COMMENTS: Not one of these taxes existed 100 years
ago, and our nation was the most prosperous in the world.
We had absolutely no national debt, had the largest middle
class in the world, and Mom stayed home to raise the kids.

What happened?

And I still have to "press 1" for English.
I hope this goes around world 10 times!


----------



## zogman (Mar 20, 2002)

I think this should be bumped to the top every day.
Thanks Plainsmen


----------



## Alaskan Brown Bear Killer (Feb 22, 2005)

We even got a 911 TAX from the muni of Anchorage for $1.50 per phoneline including cell phones from our liberal Assembly and Mayor


----------



## indsport (Aug 29, 2003)

What you missed are all those "fees" that are merely taxes in disguise. If you haven't noticed, legislatures in just about every state and our wonderful feds were elected and promised not to raise taxes, so they created new fees and said they weren't raising taxes. This is the new revenue neutral scam.


----------



## Bobm (Aug 26, 2003)

the biggest scam is socalled corporate taxes, corporations don't pay taxes, not one nickle not ever, they collect them from us and the tax rate is then disguised.

About 22% of evrything you purchase represents purposely hidden taxes collected from us by corporations to be sent to the govt.

So the next time some jackass starts says "tax those rich corporations" set him straight.

This is the biggest slight of hand congress pulls on us


----------



## MOB (Mar 10, 2005)

Bob, I don't understand your "corporate tax scam". Please explain this too me.
I own a small business that I incorporated years ago for liability and tax advantages.


----------



## Bobm (Aug 26, 2003)

corporations - domestic, foreign or otherwise - don't pay taxes.

They collect taxes and pass them off to government.

To expand on that a bit, corporations collect taxes from customers, employees or shareholders and hand the plunder over to the politicians.

Politicians that know that most Americans are too poorly educated in financial matters to grasp this fundamental truth will use this ignorance and a form of class envy to try to raise taxes on the evil corporations whcih means you and me and every other citizen of this country!!

There's a simple explanation here that will do for most of you.
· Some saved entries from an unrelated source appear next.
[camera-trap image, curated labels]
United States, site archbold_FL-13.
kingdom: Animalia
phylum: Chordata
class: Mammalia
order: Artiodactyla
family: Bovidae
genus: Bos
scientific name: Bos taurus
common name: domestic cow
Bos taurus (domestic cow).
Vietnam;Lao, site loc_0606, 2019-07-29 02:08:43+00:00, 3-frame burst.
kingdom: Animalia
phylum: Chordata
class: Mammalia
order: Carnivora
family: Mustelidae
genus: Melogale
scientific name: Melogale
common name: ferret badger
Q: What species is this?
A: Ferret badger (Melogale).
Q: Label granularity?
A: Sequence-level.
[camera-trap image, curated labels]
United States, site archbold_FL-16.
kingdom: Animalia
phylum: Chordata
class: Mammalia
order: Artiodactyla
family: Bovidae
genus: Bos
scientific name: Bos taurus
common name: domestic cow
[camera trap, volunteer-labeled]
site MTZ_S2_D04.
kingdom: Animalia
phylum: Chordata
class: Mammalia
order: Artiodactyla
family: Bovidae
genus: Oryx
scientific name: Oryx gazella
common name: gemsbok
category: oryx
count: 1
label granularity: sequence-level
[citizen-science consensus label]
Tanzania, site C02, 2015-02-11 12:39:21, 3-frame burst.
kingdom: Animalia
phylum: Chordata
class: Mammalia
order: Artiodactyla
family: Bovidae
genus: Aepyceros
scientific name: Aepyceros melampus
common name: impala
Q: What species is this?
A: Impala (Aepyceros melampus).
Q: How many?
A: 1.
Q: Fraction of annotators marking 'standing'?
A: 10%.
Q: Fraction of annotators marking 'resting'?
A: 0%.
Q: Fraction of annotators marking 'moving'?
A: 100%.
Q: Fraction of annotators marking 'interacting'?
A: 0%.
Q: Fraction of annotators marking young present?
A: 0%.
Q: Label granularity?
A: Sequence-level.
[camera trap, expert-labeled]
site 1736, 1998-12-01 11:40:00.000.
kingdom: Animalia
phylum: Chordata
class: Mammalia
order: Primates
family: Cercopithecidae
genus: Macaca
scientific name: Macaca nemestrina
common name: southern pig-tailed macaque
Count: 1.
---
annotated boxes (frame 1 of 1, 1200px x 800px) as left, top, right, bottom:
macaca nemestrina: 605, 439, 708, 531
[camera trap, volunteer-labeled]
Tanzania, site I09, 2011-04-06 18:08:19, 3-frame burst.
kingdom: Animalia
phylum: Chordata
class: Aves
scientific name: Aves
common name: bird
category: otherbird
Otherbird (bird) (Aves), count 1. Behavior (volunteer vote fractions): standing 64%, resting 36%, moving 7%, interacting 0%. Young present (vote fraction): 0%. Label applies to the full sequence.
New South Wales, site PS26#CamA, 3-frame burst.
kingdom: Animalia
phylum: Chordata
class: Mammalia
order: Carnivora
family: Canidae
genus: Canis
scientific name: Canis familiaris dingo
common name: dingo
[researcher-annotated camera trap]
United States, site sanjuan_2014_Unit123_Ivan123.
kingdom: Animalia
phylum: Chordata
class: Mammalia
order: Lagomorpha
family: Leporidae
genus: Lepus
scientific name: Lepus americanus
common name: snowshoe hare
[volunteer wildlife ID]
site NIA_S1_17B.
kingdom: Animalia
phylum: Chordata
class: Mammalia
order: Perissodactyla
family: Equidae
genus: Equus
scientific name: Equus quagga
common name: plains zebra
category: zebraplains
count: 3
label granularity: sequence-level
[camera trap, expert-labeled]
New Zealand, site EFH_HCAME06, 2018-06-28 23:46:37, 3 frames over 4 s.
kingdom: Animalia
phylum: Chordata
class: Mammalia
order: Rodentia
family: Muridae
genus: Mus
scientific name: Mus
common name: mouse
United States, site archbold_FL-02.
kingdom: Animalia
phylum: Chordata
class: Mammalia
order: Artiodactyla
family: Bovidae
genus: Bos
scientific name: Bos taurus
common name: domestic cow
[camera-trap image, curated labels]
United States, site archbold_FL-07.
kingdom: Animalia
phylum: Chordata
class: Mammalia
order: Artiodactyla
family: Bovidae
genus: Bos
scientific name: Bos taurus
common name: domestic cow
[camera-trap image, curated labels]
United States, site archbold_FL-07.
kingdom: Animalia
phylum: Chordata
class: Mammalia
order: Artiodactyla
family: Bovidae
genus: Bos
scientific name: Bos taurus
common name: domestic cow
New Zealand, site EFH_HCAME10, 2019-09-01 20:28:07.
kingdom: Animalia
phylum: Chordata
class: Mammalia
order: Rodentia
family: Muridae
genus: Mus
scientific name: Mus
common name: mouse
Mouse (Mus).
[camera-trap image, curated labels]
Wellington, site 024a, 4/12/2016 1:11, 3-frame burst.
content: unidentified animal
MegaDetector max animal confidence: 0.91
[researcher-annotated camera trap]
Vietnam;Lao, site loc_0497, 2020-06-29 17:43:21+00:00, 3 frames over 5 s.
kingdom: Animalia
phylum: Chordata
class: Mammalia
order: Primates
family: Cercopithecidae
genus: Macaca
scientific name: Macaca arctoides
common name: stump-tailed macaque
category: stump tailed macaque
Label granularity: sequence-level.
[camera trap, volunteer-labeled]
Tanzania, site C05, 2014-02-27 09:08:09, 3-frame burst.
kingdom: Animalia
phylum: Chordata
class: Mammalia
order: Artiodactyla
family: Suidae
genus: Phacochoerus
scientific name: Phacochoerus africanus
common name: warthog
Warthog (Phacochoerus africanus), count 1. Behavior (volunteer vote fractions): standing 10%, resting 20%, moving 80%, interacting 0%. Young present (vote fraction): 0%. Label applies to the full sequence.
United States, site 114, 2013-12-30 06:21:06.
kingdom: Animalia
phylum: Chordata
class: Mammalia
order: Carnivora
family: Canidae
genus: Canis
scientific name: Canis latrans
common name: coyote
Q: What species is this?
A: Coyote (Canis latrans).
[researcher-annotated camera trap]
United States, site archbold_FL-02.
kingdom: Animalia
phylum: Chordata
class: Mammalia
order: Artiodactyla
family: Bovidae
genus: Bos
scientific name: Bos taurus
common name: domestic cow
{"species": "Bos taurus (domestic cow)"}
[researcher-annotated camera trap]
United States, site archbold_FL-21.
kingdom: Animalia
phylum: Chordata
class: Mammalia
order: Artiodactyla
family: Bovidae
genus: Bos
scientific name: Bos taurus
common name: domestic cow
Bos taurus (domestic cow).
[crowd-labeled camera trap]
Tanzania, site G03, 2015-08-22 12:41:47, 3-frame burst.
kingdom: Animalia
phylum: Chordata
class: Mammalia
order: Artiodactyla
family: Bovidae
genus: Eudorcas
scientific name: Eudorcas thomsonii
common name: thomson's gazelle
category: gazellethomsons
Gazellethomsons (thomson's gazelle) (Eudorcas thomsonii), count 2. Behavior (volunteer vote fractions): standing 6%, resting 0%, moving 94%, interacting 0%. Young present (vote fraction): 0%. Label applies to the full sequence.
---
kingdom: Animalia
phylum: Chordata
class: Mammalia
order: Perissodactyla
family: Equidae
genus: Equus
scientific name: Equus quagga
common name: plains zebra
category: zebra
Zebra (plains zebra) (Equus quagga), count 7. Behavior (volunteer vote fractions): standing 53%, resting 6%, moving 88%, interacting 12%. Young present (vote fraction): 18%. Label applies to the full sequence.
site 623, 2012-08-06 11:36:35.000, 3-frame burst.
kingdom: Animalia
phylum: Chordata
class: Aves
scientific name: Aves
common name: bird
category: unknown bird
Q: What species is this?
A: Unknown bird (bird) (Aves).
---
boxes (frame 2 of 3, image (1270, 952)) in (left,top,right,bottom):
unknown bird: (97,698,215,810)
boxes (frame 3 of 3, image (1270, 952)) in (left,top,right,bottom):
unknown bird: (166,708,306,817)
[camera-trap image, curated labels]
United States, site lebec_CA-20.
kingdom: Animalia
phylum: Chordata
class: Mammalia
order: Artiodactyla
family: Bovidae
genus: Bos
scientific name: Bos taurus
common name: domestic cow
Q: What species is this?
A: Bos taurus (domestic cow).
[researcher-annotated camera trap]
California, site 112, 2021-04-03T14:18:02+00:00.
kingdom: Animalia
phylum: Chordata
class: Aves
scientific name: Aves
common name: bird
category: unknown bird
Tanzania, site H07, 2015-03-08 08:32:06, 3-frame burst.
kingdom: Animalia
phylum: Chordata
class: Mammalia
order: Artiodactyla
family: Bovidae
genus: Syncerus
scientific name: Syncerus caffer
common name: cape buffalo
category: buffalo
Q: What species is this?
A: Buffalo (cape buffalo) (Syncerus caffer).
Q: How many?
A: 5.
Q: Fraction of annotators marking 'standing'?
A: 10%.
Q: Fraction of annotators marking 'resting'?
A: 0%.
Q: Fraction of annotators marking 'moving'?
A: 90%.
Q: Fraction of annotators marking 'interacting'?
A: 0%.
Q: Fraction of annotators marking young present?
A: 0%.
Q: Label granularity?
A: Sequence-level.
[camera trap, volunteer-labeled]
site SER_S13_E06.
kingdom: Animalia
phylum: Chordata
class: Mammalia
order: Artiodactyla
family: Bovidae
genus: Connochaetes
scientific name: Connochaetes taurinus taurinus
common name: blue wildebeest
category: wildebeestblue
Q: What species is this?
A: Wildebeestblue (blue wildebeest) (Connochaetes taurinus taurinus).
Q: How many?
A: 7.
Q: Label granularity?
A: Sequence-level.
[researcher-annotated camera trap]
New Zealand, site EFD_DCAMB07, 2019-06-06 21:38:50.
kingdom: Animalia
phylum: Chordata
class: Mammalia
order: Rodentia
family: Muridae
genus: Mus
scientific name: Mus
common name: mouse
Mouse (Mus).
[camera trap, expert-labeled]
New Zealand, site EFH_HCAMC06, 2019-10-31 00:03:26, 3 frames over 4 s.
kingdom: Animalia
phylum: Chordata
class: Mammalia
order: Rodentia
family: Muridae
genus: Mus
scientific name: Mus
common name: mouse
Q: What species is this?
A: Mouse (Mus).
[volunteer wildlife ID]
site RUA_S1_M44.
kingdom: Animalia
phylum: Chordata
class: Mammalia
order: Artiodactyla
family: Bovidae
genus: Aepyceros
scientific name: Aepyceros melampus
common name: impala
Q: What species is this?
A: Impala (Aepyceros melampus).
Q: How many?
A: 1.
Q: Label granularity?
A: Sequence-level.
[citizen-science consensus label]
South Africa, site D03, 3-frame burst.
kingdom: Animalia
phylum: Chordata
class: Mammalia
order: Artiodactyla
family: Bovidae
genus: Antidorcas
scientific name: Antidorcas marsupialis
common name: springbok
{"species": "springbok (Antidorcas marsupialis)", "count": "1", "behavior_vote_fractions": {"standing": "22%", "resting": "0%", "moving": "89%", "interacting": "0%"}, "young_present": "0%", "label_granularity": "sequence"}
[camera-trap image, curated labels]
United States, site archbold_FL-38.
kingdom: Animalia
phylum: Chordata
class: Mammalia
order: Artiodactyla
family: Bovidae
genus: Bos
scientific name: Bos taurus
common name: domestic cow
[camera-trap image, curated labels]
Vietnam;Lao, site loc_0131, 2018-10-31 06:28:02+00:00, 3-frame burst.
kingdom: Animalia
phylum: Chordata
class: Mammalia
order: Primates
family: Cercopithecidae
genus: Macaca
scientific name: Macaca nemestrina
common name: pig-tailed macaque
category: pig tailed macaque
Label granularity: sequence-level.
The rest, including the occasional Democrat who has stumbled across these words, will have to read on.

*Simple explanation*: Only wealth can be taxed and individuals hold all corporate or business wealth. Therefore, only individuals can be taxed.

For those of you that want to really understand it, we move on to an amplified explanation.

When you purchase a share of stock in a corporation, you are purchasing a share of the net worth of that corporation &#8230; a share of its value. You and the other shareholders are the owners. When that corporation earns a profit, that profit belongs to you and to the other shareholders. The majority of the shareholders determine how that profit is to be spent. It can be spent on research, development or expansion, for instance. The profit can be used to hire more employees, or to give some employees a raise! The profit can also be distributed to you and the other shareholders as a dividend.

Remember, though, that the first claim to that profit lies with the Internal Revenue Service. The corporate taxes must be paid, and for every single dollar that is paid in corporate income taxes, that is one dollar that is not available for other purposes. It's a dollar that is not used to give an employee a raise, to hire a new employee, to purchase equipment from another business, or to be paid to shareholders as a dividend.

To be sure, you may have to trace this tax dollar down through several businesses before you find the individual who actually paid the tab.

If the profit a corporation planned to use to purchase a delivery truck goes instead to taxes, you will be able to trace those tax dollars to the employees, owners and shareholders of every company involved in any facet of the manufacture of that truck - right down to the small company that makes the little switch that makes the light in the glove compartment come on.

Hence only individuals pay taxes.

Now &#8230; just maybe &#8230; the next time you hear someone say something like "We're paying enough taxes, I think they should just raise taxes on all those corporations out there," maybe you can wade in with a bit of the insensitive truth and help them understand the folly of that position.


----------